# Questions on the material
1. In the typhoon article below, rewrite the paragraph that begins "The typhoon was weaker than Hurricane Katrina" as a short bulleted list that keeps its main facts.
2. Please list every figure in the typhoon article that is given in kilometers, including speeds in kilometers per hour.
3. Answer these questions from the typhoon article:
(a) How many domestic airline flights were cancelled?
(b) How much rain had the typhoon brought since Sunday afternoon?
(c) How old was the man who drowned in Tokushima?

A rescue team begins to look for missing people, believed to be three women, in a collapsed house in Tarumizu, Kagoshima Prefecture, 06 September 2005. Powerful typhoon Nabi hit Japan, leaving at least 13 people dead or missing and injuring 19, as 100,000 people were ordered to flee their homes to escape violent winds and mudslides. AFP photo by Kazuhiro Nogi.
by Kazuhiro Nogi
Kagoshima, Japan (AFP) Sep 06, 2005
A powerful typhoon cut across southern Japan Tuesday, leaving at least 21 dead or missing and injuring 53, as 100,000 people were ordered to shelter from floods and landslides, officials said.

Nearly 900 domestic airline flights were cancelled and Prime Minister Junichiro Koizumi called off campaign stops in western Japan before Sunday's election.

Nabi, packing winds of up to 126 kilometers (78 miles) per hour, headed into the Sea of Japan (East Sea) late Tuesday as it swept over the southern island of Kyushu in a matter of hours, the Meteorological Agency said.

Moving north at just 25 kilometers per hour, the typhoon has swamped the archipelago with as much as 1,300 millimeters (52 inches) of rain since Sunday afternoon.

The typhoon was weaker than Hurricane Katrina but it brought violent winds of 90 kilometers an hour or more across a radius of nearly 300 kilometers, wider than the 220 kilometers Katrina covered at its peak.

It left at least five people dead and 15 missing in southern Japan, mostly in landslides, the National Police Agency said, adding that 53 others were injured. A man was killed earlier in the Tokyo area.

In Tokushima on the island of Shikoku, a 72-year-old man drowned when a gust swept him into a canal while riding a bicycle, police said.

# Provided material
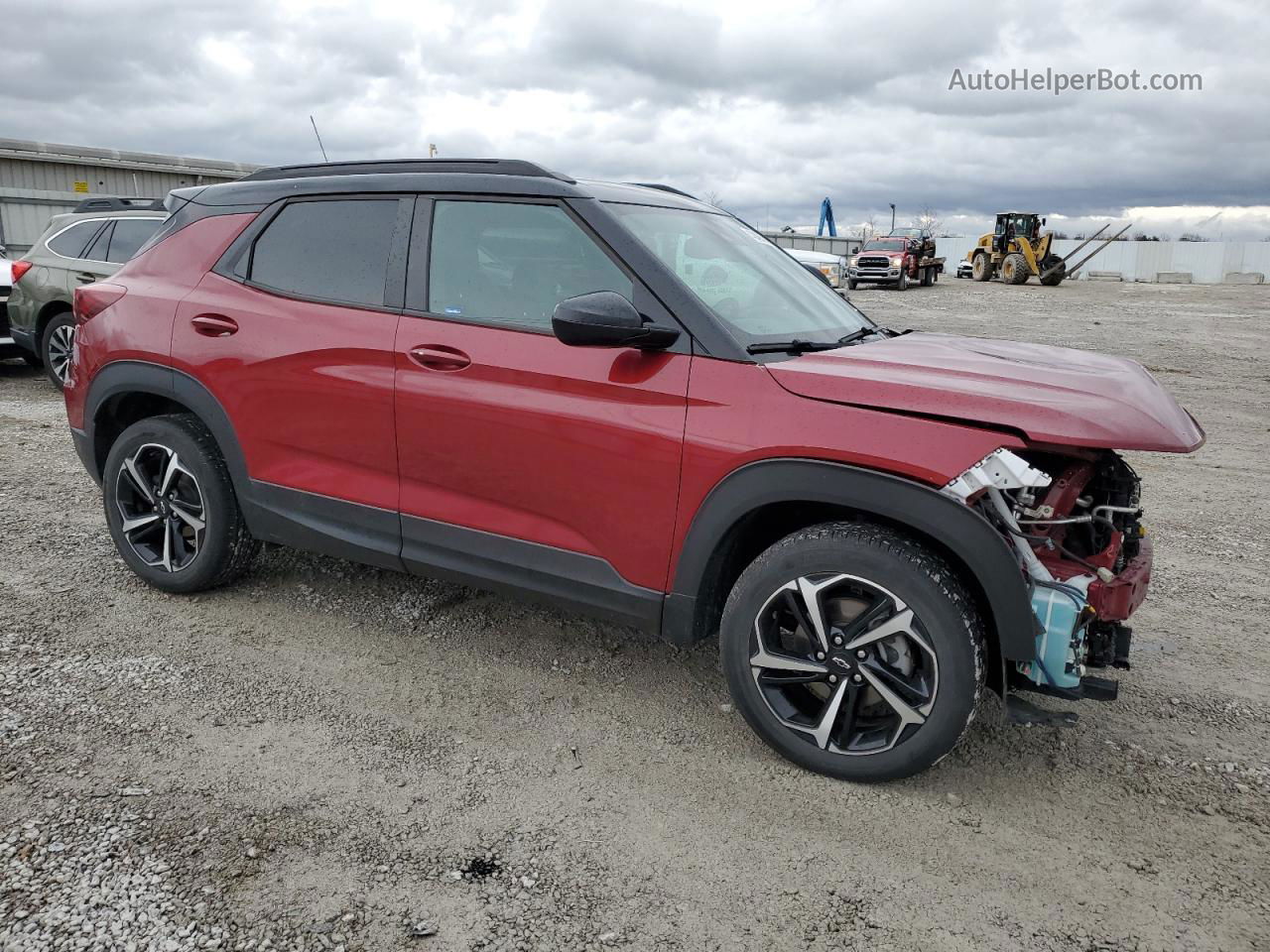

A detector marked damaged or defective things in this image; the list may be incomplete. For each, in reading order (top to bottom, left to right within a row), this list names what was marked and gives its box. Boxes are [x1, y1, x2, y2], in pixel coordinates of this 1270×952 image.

damaged red suv [66, 158, 1199, 781]
cracked hood [770, 331, 1206, 454]
smashed front end [949, 450, 1159, 710]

# Outputs in order
1.
- Weaker than Hurricane Katrina
- Brought violent winds of 90 kilometers an hour or more across a radius of nearly 300 kilometers
- That radius was wider than the 220 kilometers Katrina covered at its peak

2.
- 126 kilometers (78 miles) per hour
- 25 kilometers per hour
- 90 kilometers an hour
- nearly 300 kilometers
- 220 kilometers

3.
(a) Nearly 900.
(b) As much as 1,300 millimeters (52 inches).
(c) 72 years old.